Iterate on your prompt and see the influence change in real time:

```bash
promptdebug watch prompt.txt --query "I want a refund" --interval 10
# Watching prompt.txt (every 10s) ...
# [14:32:07] Change detected — re-analyzing ...
# ...heatmap...
# [14:35:22] Change detected — re-analyzing ...
```

## Configuration

Create a `.promptdebug.yml` in your project directory (or any parent directory):

```yaml
model: gpt-4o-mini
runs: 3
temperature: 0.3
dead_threshold: 0.10
cache_expire_days: 7
weights:
  semantic: 0.6
  structural: 0.2
  behavioral: 0.2
```

All fields are optional. Defaults are shown above.

## Supported Models

Any model supported by [LiteLLM](https://docs.litellm.ai/docs/providers):

- **OpenAI**: gpt-4o, gpt-4o-mini, gpt-4-turbo, ...
- **Anthropic**: claude-sonnet-4-5, claude-haiku-4-5, ...
- **Google**: gemini/gemini-2.0-flash, gemini/gemini-1.5-pro, ...
- **Mistral**: mistral/mistral-large-latest, ...
- **Local**: ollama/llama3, ollama/codellama, ...

## Caching

API responses are cached in a local SQLite database (`.promptdebug_cache.db`) using SHA256 content-hash keys.
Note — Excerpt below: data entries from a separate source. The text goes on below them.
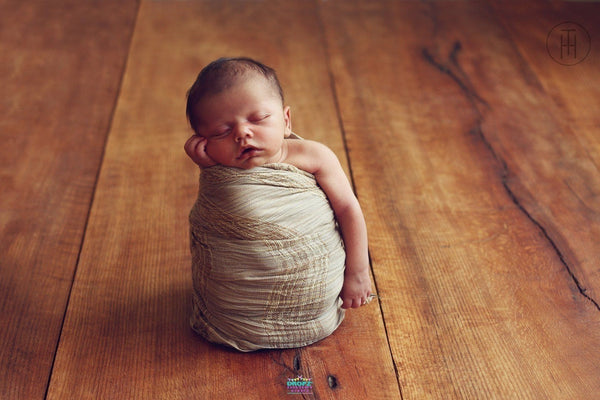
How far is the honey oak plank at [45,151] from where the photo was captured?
123cm

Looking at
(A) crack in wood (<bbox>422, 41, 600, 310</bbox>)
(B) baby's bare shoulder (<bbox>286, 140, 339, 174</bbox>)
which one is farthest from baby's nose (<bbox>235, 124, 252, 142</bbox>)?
(A) crack in wood (<bbox>422, 41, 600, 310</bbox>)

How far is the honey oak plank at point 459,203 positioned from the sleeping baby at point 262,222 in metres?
0.17

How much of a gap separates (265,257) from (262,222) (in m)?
0.05

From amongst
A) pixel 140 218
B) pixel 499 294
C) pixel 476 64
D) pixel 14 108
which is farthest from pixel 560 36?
pixel 14 108

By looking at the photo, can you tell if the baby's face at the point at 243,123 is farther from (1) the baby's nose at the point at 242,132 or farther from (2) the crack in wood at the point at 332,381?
(2) the crack in wood at the point at 332,381

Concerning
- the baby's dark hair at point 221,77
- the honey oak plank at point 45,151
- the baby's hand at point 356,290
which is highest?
the baby's dark hair at point 221,77

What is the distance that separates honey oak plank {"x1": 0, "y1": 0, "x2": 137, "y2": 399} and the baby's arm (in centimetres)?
51

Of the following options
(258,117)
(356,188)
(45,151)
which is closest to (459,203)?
(356,188)

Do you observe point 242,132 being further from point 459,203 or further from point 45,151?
point 45,151

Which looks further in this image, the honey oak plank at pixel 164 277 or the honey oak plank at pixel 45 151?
the honey oak plank at pixel 45 151

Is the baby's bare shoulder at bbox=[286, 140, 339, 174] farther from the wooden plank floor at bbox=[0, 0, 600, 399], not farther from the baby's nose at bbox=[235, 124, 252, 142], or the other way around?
the wooden plank floor at bbox=[0, 0, 600, 399]

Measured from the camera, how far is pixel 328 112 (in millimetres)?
1841

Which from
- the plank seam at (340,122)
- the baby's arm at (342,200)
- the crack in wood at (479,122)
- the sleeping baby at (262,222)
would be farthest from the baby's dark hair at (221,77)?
the crack in wood at (479,122)

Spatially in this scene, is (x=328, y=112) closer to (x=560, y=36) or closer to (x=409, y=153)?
(x=409, y=153)
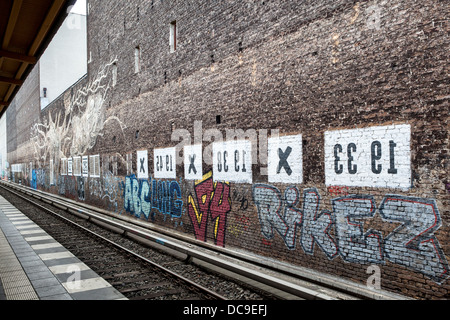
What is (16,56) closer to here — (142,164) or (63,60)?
(142,164)

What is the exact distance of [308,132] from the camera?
23.2 ft

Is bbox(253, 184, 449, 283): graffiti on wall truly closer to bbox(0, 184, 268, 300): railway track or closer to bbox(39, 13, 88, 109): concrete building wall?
bbox(0, 184, 268, 300): railway track

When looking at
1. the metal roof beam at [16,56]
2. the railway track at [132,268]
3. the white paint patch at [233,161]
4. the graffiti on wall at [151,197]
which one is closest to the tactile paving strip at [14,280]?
the railway track at [132,268]

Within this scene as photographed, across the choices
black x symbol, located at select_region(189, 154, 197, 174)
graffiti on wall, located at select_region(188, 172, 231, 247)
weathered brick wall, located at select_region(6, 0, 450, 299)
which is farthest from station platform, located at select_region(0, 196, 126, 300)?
black x symbol, located at select_region(189, 154, 197, 174)

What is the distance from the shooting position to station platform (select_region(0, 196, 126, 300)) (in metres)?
5.80

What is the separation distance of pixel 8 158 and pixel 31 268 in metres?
57.5

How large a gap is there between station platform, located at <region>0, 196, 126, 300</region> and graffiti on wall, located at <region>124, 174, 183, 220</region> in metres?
3.55

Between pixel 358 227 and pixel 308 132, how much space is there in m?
2.08

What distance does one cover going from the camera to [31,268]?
24.2 feet

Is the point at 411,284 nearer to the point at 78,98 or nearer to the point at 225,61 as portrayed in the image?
the point at 225,61

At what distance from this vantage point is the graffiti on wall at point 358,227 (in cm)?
522

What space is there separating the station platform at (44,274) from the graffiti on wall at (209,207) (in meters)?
3.47

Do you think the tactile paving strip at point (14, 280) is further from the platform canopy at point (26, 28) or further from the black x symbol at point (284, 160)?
the black x symbol at point (284, 160)

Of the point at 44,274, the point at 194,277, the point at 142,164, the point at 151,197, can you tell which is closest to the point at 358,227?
the point at 194,277
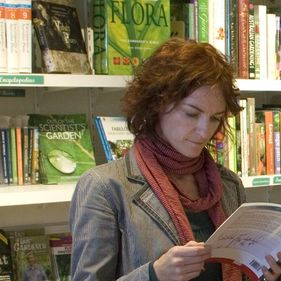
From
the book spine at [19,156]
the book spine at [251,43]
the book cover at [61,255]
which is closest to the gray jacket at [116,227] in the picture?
the book spine at [19,156]

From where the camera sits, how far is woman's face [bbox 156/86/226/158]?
1.12 metres

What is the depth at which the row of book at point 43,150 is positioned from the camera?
154cm

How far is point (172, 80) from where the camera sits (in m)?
1.11

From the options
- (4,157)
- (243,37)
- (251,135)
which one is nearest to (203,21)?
(243,37)

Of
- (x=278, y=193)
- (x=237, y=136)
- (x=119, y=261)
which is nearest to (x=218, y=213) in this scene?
(x=119, y=261)

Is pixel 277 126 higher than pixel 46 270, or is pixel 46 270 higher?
pixel 277 126

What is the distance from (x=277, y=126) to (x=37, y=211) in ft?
2.84

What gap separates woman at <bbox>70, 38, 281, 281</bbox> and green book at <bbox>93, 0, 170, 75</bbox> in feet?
1.33

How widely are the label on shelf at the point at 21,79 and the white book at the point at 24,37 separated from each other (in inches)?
1.0

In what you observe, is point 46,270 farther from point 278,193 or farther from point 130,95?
point 278,193

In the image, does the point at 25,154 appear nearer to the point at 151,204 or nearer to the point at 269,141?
the point at 151,204

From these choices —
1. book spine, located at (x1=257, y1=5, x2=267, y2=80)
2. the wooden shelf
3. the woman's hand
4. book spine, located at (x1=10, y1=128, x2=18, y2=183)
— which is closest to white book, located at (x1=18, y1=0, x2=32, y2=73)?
book spine, located at (x1=10, y1=128, x2=18, y2=183)

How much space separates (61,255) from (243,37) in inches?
35.9

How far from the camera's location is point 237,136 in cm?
185
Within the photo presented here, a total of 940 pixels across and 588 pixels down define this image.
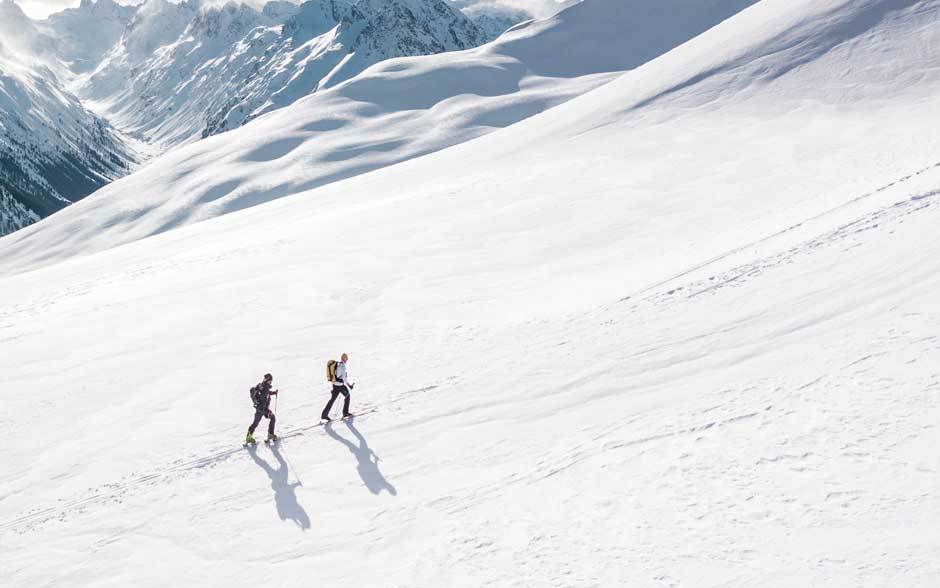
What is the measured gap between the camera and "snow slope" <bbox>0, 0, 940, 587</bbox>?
930 centimetres

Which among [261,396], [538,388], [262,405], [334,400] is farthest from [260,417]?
[538,388]

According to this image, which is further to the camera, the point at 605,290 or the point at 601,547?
the point at 605,290

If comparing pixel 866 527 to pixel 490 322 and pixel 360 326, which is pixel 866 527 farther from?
pixel 360 326

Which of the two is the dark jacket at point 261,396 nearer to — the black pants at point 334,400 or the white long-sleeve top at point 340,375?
the black pants at point 334,400

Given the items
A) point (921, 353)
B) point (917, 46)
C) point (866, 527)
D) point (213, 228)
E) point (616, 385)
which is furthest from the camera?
point (213, 228)

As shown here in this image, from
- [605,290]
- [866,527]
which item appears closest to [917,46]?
[605,290]

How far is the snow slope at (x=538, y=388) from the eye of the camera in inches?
366

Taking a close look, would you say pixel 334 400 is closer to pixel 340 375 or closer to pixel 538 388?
pixel 340 375

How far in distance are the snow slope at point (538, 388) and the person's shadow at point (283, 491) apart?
0.22ft

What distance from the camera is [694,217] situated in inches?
884

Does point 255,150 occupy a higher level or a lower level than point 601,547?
higher

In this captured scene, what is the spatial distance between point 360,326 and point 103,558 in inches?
348

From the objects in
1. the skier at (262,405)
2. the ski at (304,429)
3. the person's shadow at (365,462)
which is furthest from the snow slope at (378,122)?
the person's shadow at (365,462)

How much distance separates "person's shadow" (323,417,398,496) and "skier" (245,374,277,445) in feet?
3.30
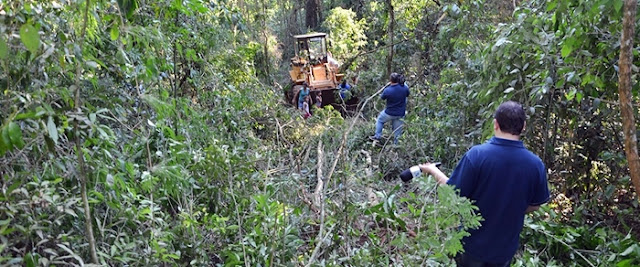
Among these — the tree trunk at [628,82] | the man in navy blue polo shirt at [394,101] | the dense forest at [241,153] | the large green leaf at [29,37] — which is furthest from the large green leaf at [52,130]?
the man in navy blue polo shirt at [394,101]

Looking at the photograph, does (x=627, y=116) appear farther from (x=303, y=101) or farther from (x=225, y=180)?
(x=303, y=101)

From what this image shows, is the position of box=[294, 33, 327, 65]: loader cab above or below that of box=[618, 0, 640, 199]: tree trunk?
below

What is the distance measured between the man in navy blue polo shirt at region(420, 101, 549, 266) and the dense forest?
26 cm

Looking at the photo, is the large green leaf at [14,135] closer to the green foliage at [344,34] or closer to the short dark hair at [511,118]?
the short dark hair at [511,118]

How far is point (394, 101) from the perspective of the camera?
8.57 m

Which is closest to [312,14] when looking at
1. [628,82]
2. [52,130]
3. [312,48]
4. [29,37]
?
[312,48]

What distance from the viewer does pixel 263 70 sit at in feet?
46.7

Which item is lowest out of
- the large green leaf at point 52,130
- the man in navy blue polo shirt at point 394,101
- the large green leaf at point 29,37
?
the man in navy blue polo shirt at point 394,101

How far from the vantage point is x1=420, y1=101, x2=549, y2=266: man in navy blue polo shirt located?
2908mm

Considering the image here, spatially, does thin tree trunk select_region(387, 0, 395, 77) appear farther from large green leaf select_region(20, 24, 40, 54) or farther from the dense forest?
large green leaf select_region(20, 24, 40, 54)

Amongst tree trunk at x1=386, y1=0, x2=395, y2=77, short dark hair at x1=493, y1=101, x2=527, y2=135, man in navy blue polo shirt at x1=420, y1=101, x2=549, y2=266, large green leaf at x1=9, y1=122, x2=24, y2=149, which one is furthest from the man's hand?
tree trunk at x1=386, y1=0, x2=395, y2=77

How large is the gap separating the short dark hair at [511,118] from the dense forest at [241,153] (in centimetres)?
57

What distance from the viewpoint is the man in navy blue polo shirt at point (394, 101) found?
848 cm

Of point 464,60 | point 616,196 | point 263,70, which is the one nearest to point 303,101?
point 263,70
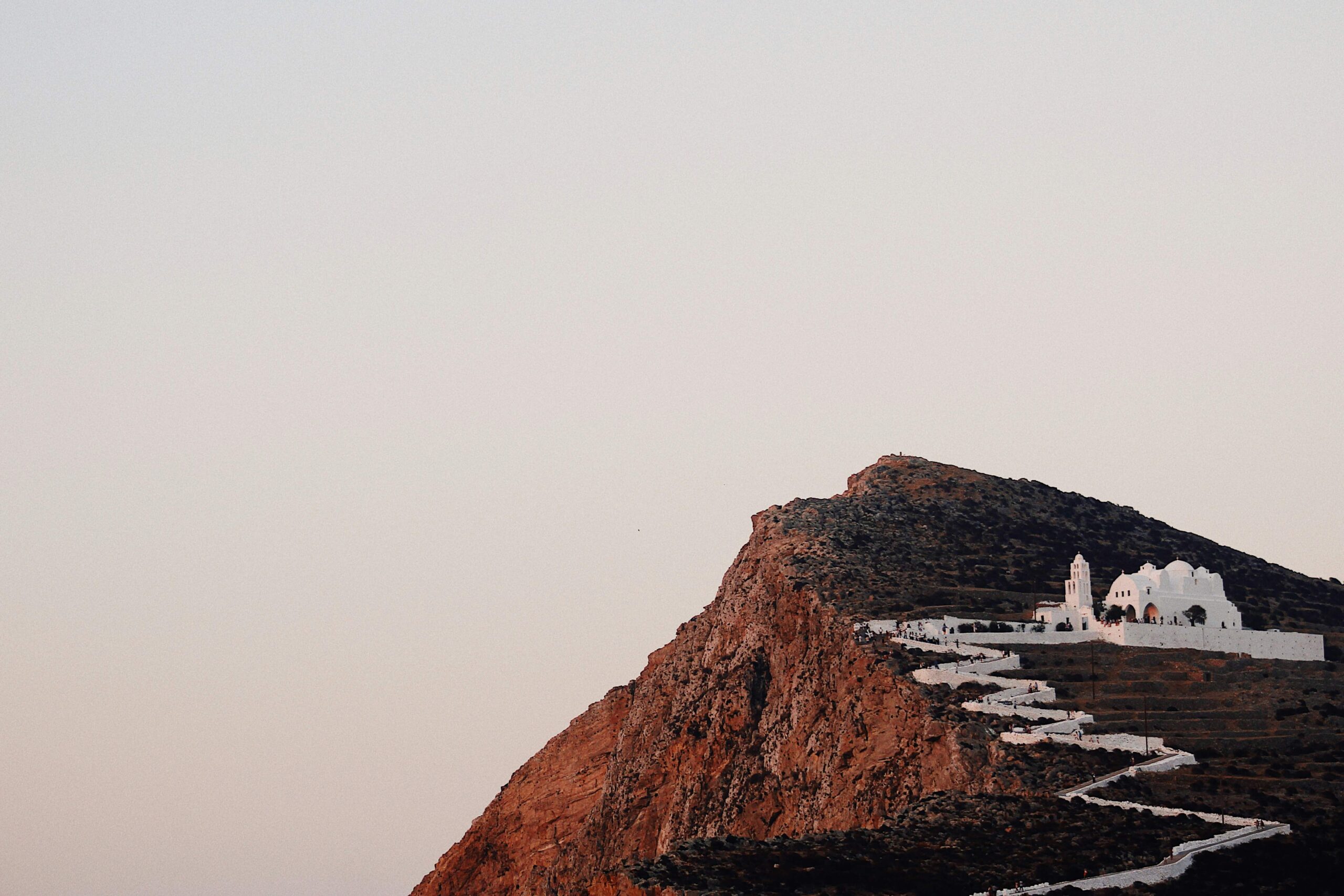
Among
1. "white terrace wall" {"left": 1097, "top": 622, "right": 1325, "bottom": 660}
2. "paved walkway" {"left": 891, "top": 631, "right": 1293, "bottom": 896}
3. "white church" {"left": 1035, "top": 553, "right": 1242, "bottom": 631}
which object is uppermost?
"white church" {"left": 1035, "top": 553, "right": 1242, "bottom": 631}

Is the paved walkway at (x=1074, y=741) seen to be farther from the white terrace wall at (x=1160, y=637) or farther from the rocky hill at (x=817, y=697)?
the white terrace wall at (x=1160, y=637)

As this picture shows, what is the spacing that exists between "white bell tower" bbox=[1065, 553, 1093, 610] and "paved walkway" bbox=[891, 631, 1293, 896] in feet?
26.2

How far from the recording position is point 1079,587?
95.7 metres

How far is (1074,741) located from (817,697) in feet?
46.7

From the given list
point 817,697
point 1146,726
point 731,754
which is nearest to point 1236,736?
point 1146,726

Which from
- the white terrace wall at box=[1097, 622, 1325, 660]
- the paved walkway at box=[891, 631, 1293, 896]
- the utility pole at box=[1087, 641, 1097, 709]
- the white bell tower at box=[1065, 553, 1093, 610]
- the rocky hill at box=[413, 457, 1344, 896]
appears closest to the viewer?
the paved walkway at box=[891, 631, 1293, 896]

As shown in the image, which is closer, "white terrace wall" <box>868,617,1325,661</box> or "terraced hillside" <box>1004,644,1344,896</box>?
"terraced hillside" <box>1004,644,1344,896</box>

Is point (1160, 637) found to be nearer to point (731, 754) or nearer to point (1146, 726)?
point (1146, 726)

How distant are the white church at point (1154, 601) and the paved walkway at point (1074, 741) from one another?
6.97 m

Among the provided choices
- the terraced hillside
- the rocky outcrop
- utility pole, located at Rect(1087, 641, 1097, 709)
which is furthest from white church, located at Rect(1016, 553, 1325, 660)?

Cache auto-expires after 7 days (configurable). Re-running the same analysis costs zero API calls.

## Python API

```python
import asyncio
from promptdebug import (
    run_ablation,
    run_ablation_multi_query,
    run_sanity_check,
    generate_all_suggestions,
    render_terminal,
    LLMProvider,
    Cache,
)

async def main():
    provider = LLMProvider(model="gpt-4o-mini")
    cache = Cache()

    # Single-query ablation
    result = await run_ablation(
        prompt_text="You are a helpful assistant. ...",
        query="Hello, how can you help me?",
        provider=provider,
        cache=cache,
        runs=3,
    )

    render_terminal(result, model="gpt-4o-mini", runs=3)

    # Multi-query ablation (aggregated)
    aggregated, per_query = await run_ablation_multi_query(
        prompt_text="...",
        queries=["query 1", "query 2", "query 3"],
        provider=provider,
        runs=3,
    )

    # Sanity check — validate scoring reliability
    passed, score = await run_sanity_check(
        prompt_text="...",
        query="test query",
        provider=provider,
    )
    print(f"Sanity check: {'passed' if passed else 'FAILED'} (score={score:.2f})")

    # Get rewrite suggestions for dead sections
    suggestions = await generate_all_suggestions(
        section_results=result.sections,
        provider=provider,
        threshold=0.2,
    )
    for section_idx, rewrites in suggestions.items():
        print(f"Section {section_idx} suggestions:")
        for s in rewrites:
            print(f"  → {s}")

asyncio.run(main())
```

## Development

```bash
git clone https://github.com/entropyvector/promptdebug.git
cd promptdebug
pip install -e ".[dev]"

# Run unit tests (762 tests, no API key required)
python -m pytest tests/ --ignore=tests/test_integration.py

# Run integration tests (requires OPENAI_API_KEY)
python -m pytest tests/test_integration.py -v
```

## License

[MIT](LICENSE)

## Third-Party Licenses

See [THIRD_PARTY_LICENSES.md](THIRD_PARTY_LICENSES.md) for a full list of dependencies and their licenses.